:: SOURCE TEXT ::
When you want to follow an obsolete link, things are less easy. But you still
have a fair chance of getting at the content. The Internet Archive
mirrors large parts of the web at regular intervals, as well as other content
placed in the archive deliberately. To search for stored copies of a URL, you
use its Wayback Machine
. It also allows to search the archived content, though I
have not tried it and cannot say how useful it is.
The URL of archived web content has a simple structure. The following gets you the overview page which indicates when a given URL was archived:
http://web.archive.org/web/*/<URL>
<URL> stands for the URL of which you want an archived copy, which may but need not include the "http://". This link is a JavaScript bookmarklet that forwards you to the overview page corresponding to the current URL. Bookmark it, and you can click it to go from a "not found" notice to the archive. The URLs of the actual archived pages are very similar to the above. Just replace the asterisk by the date and time in YYYYMMDDhhmmss format. You need not get the date and time at which it was archived right — the copy from the closest date/time will be automatically returned.
A web archiving service aimed specifically at academics is Webcite®
.

:: PROMPT ::
Reproduce the passage on archived web links word for word, starting with "When you want" and going on through "useful it is.". These entries have no connection to the passage on archived web links.

(Entries with spatial questions)
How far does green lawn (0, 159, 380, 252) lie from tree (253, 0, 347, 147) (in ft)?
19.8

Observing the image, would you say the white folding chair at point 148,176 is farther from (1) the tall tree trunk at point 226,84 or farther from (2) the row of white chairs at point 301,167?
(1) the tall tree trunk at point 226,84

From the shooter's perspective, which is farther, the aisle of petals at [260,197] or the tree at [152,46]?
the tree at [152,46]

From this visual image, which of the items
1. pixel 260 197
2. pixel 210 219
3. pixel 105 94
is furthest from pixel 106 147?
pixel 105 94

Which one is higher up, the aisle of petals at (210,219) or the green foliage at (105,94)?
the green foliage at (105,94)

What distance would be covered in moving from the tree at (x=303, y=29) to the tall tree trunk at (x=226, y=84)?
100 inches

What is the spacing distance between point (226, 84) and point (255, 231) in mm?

:: FINAL RESULT ::
When you want to follow an obsolete link, things are less easy. But you still
have a fair chance of getting at the content. The Internet Archive
mirrors large parts of the web at regular intervals, as well as other content
placed in the archive deliberately. To search for stored copies of a URL, you
use its Wayback Machine
. It also allows to search the archived content, though I
have not tried it and cannot say how useful it is.